## Passage du texte

════════

Heureusement, les sélections à des prix, les lectures et échanges autour de Maroussia… et de mes autres romans liés à la Russie sont maintenus par de nombreux médiateurs·trices du livre jeunesse. Et leurs rencontres sont très enrichissantes : le prisme de la fiction libère la parole des enfants et des adolescent·e·s, qui ont indéniablement besoin de parler de la Russie et de l’Ukraine, omniprésentes dans une actualité anxiogène. Leurs questions portent autant sur les personnages et la narration que sur les particularités des langues slaves, l’art, la vie quotidienne, la religion, la politique ou la diplomatie. Leur curiosité et leur spontanéité sont si précieuses pour moi que je note quelques fois leurs mots sur mon carnet : «Si vous êtes ukrainienne pourquoi vous aimez la langue russe ?» ; «Est-ce que tous les Russes sont racistes ?» ; «Pourquoi vous écrivez sur la Russie ?» ; «Est-ce que les esprits de la forêt peuvent éviter la guerre en Ukraine ?» ; «Je n’aime pas Poutine mais j’aime Maroussia.»

A travers cette dernière affirmation, un enfant m’exprimait un jour son soulagement : il avait pris conscience qu’il avait le droit d’aimer une héroïne russe malgré la guerre actuelle. Sa lecture du conte et notre discussion avaient élargi son horizon au-delà du contexte immédiat. Il avait compris ce que nombre d’entre nous semblent oublier aujourd’hui : la Russie n’est pas Vladimir Poutine, les Russes ne sont pas la politique du Kremlin, les œuvres évoquant la Russie ne sont pas de l’art de propagande. Cet ostracisme culturel est d’autant plus pervers qu’il risque d’exacerber le nationalisme d’une partie des Russes et de les souder autour de Poutine. Nous ne devons pas agir comme les dictateurs que nous dénonçons, ceux qui interdisent la diffusion de certains arts et réécrivent l’histoire au gré de leur nationalisme ou de leurs intérêts politiques. Nos choix doivent rester fondés sur le pluralisme et la liberté d’expression. Nous défendons une vision humaniste du monde, qui questionne notre pensée, l’éclaire ou la bouscule – contrairement au boycott de la culture russe, qui rétrécit notre appréhension de l’humanité au prisme de la nationalité et du présent, aussi tragique soit-il.

(1) Contes populaires russes, recueil de traductions, Fernand Nathan, 1913.

(2) Conte symphonique composé en 1936 par Sergueï Prokofiev, enregistré en français avec la voix de Gérard Philipe et l’Orchestre symphonique d’Etat d’URSS en 1956, le Chant du monde.

════════

## Données fournies
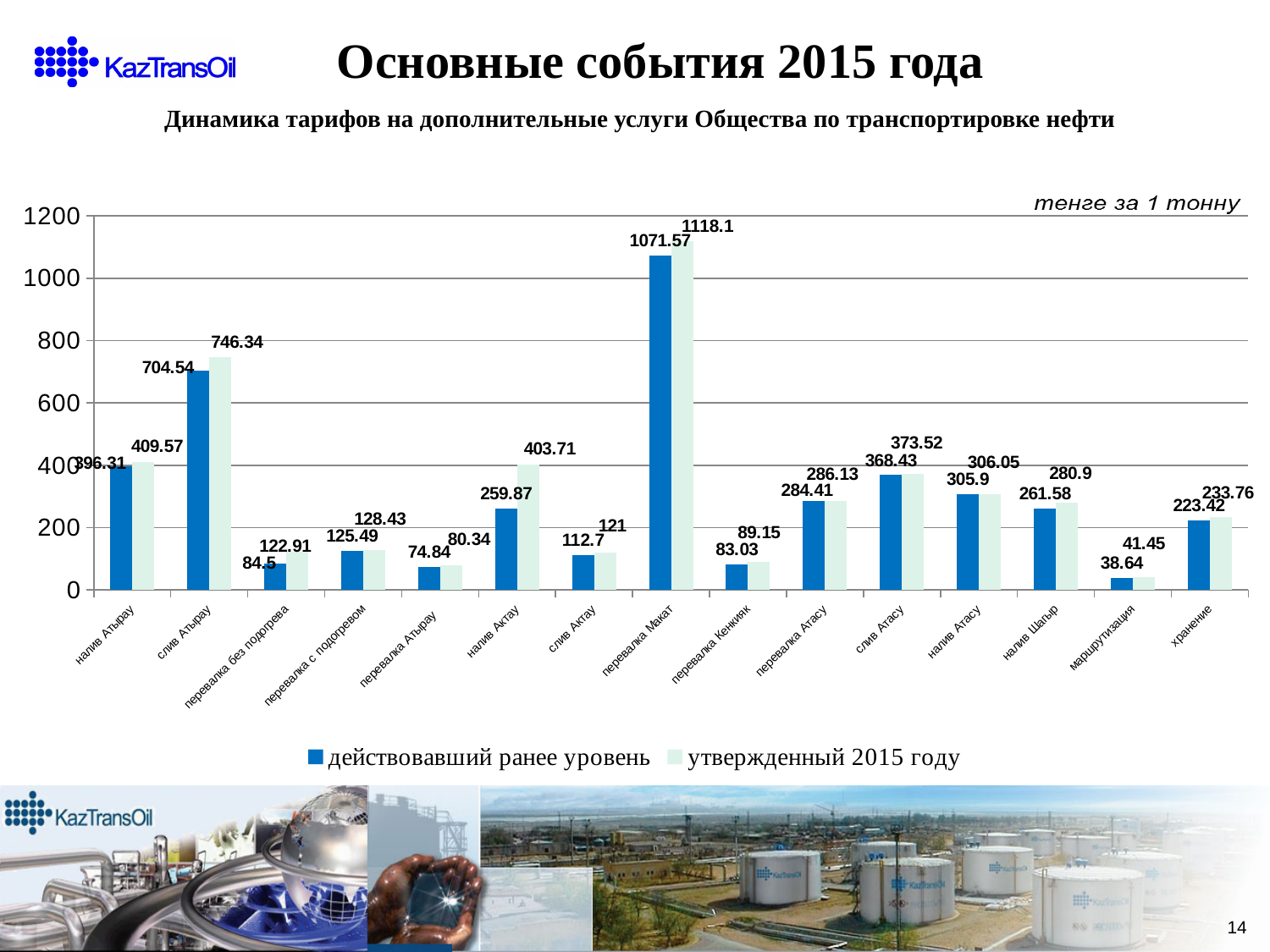
What is the value of the 'утвержденный 2015 году' series for налив Актау? 403.71 Is the 'утвержденный 2015 году' value for хранение greater or less than 200? greater What is the difference between the 'утвержденный 2015 году' and 'действовавший ранее уровень' values for налив Актау? 143.84 What is the value of the 'действовавший ранее уровень' series for перевалка Макат? 1071.57 What is the value of the 'действовавший ранее уровень' series for маршрутизация? 38.64 Which category has the lowest value in the 'действовавший ранее уровень' series? маршрутизация What kind of chart is shown on the slide? bar chart Which category has the highest value in the 'утвержденный 2015 году' series? перевалка Макат How many series does the legend list? 2 What is the value of the 'утвержденный 2015 году' series for слив Атырау? 746.34 Which is larger for перевалка без подогрева: the 'действовавший ранее уровень' value or the 'утвержденный 2015 году' value? утвержденный 2015 году How many categories are shown on the x axis? 15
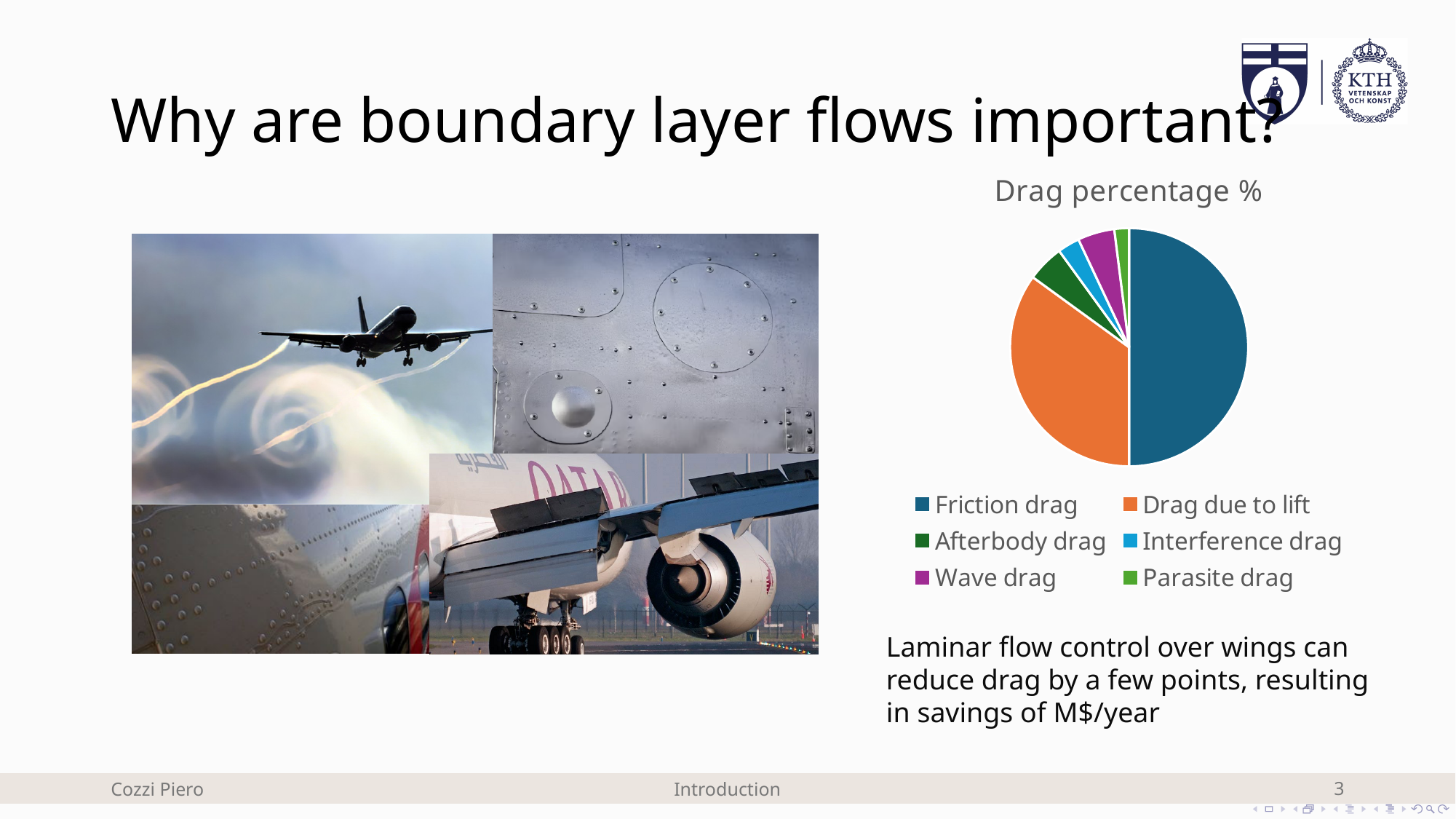
Which category has the largest slice of the pie? Friction drag Which category has the smallest slice of the pie? Parasite drag What is the title of the chart? Drag percentage % How many categories does the pie chart have? 6 Which category is the second largest slice of the pie? Drag due to lift Which is larger, Friction drag or Drag due to lift? Friction drag What kind of chart is shown on the slide? pie chart Which is larger, Drag due to lift or Afterbody drag? Drag due to lift Which is larger, Wave drag or Interference drag? Wave drag What colour is the slice for Drag due to lift? orange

════════

## Objectif de l'exercice
Recopiez, s'il vous plaît, le passage du texte sur le boycott de la culture russe en commençant à « (1) Contes populaires » et en terminant à « Chant du monde. ». Les lignes ci-dessus n'entrent pas en compte ici.

## Réponse à la consigne
(1) Contes populaires russes, recueil de traductions, Fernand Nathan, 1913.

(2) Conte symphonique composé en 1936 par Sergueï Prokofiev, enregistré en français avec la voix de Gérard Philipe et l’Orchestre symphonique d’Etat d’URSS en 1956, le Chant du monde.